- **About this task**:
Determine how many lines in the listing contain the string "California". Only that number goes in the answer.

__________________________________________________

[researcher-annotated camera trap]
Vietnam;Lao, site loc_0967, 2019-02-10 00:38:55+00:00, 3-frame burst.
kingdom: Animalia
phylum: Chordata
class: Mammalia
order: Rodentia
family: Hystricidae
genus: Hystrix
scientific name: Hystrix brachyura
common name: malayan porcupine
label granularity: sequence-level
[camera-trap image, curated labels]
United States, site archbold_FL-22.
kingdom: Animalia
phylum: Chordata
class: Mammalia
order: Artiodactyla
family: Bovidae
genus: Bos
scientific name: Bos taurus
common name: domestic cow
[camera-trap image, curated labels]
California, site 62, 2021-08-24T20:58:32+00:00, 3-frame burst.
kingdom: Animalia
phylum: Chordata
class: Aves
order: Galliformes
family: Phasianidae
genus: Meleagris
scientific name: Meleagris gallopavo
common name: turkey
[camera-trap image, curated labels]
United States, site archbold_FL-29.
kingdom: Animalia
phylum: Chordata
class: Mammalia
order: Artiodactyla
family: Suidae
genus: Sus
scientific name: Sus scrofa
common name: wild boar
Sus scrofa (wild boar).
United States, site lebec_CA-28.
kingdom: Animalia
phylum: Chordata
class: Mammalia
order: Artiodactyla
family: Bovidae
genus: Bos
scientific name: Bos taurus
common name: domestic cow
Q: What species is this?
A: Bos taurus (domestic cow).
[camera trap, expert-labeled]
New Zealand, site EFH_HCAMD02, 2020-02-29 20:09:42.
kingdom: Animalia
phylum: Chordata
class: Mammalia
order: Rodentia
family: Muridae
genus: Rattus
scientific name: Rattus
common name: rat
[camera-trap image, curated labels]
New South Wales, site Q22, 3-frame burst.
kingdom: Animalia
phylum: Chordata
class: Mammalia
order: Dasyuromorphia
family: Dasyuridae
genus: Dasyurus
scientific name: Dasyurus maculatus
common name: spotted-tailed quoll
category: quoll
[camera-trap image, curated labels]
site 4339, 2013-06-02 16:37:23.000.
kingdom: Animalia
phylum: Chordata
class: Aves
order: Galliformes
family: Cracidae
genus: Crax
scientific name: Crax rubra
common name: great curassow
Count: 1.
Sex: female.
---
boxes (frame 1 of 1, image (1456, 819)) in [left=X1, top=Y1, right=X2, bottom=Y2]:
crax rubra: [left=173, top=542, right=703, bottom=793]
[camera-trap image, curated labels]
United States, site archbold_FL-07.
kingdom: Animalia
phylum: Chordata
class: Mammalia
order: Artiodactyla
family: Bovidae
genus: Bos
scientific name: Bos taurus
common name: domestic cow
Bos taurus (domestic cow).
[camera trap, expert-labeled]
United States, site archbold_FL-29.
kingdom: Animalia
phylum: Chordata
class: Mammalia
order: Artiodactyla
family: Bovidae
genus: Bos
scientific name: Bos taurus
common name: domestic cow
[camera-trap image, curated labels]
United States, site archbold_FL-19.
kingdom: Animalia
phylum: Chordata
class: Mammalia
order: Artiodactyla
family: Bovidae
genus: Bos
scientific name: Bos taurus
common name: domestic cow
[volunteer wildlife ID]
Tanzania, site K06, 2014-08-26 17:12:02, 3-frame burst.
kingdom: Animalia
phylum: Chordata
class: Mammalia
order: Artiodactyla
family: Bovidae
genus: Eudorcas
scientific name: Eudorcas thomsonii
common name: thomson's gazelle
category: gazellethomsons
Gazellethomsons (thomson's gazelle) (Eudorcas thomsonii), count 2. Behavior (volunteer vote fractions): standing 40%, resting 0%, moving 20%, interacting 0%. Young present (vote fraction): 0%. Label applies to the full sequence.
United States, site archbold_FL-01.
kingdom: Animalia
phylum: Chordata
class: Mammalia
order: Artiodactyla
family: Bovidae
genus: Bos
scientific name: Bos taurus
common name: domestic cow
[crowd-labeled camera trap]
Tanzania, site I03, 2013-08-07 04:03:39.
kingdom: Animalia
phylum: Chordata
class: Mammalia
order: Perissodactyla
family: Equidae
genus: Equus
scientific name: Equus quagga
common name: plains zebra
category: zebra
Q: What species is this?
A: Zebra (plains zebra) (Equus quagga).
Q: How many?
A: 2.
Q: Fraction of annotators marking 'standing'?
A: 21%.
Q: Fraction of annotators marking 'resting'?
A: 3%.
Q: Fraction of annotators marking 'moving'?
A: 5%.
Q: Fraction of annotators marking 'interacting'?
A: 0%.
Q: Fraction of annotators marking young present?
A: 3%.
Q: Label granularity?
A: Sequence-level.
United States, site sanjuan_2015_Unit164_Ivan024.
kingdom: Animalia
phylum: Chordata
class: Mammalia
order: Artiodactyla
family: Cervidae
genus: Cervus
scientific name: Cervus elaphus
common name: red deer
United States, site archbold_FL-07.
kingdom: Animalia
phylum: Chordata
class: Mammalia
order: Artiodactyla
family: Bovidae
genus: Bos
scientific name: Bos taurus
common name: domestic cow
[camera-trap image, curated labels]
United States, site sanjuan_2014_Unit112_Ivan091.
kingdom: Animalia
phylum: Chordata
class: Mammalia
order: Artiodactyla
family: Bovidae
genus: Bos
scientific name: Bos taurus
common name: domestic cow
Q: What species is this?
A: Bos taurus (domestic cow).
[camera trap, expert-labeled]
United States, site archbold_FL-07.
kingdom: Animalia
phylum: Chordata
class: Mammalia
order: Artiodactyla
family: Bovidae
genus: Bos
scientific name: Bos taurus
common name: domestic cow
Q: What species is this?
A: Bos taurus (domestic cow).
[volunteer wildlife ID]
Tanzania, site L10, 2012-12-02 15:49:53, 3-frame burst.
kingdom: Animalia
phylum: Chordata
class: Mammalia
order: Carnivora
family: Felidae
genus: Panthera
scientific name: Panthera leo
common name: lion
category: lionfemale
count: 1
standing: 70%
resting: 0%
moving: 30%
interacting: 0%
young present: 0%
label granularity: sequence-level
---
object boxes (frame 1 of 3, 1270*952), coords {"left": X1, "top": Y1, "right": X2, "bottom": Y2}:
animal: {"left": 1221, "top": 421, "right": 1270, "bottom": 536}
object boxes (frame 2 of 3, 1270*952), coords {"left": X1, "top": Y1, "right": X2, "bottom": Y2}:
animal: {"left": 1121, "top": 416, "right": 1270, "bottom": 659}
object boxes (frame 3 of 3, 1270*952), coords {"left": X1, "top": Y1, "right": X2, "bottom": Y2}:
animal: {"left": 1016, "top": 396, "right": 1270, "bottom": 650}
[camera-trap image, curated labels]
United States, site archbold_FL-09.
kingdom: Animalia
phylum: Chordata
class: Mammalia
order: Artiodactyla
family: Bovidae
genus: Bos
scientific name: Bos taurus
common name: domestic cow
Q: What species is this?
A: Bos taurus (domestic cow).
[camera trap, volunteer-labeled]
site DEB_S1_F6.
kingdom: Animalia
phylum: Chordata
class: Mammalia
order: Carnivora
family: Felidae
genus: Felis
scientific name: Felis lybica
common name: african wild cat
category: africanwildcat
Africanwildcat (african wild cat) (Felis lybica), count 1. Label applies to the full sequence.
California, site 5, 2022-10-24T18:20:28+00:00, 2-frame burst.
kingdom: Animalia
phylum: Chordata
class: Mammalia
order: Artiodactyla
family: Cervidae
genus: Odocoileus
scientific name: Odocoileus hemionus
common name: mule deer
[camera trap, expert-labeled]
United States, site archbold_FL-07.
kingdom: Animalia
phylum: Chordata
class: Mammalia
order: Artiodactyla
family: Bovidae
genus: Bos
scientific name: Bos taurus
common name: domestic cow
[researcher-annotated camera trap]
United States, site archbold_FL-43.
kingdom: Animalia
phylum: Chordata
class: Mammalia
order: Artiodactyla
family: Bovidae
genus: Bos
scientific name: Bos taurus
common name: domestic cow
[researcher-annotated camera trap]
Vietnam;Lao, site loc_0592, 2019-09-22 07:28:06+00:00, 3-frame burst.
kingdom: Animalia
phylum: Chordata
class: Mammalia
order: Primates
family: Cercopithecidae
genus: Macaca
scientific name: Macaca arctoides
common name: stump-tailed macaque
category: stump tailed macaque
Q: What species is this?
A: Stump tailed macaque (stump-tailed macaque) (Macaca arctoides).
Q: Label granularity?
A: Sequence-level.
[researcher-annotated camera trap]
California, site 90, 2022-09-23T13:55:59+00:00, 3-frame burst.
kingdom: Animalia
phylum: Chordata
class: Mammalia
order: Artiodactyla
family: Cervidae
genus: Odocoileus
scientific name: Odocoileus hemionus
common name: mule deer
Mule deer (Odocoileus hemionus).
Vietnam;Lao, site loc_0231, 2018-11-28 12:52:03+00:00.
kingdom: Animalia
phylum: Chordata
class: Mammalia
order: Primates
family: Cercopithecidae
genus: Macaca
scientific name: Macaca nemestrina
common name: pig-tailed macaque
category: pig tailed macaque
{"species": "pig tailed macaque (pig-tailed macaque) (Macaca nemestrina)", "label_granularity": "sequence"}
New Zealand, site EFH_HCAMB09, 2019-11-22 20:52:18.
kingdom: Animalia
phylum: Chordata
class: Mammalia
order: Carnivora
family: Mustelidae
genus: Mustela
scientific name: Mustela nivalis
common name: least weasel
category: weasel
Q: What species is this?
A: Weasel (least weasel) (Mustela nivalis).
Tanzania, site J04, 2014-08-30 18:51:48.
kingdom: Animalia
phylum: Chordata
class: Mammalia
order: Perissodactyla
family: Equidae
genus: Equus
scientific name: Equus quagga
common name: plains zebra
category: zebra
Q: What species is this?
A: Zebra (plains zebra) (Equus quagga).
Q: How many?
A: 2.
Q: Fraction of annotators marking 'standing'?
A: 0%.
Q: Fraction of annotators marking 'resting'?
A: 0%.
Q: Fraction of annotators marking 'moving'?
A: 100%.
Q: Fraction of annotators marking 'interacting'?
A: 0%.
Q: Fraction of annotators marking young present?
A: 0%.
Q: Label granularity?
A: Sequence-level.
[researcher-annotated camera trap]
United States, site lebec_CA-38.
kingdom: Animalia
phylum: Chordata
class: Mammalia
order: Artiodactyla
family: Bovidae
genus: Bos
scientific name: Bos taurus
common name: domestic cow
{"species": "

__________________________________________________

- **Result of the exercise**:
3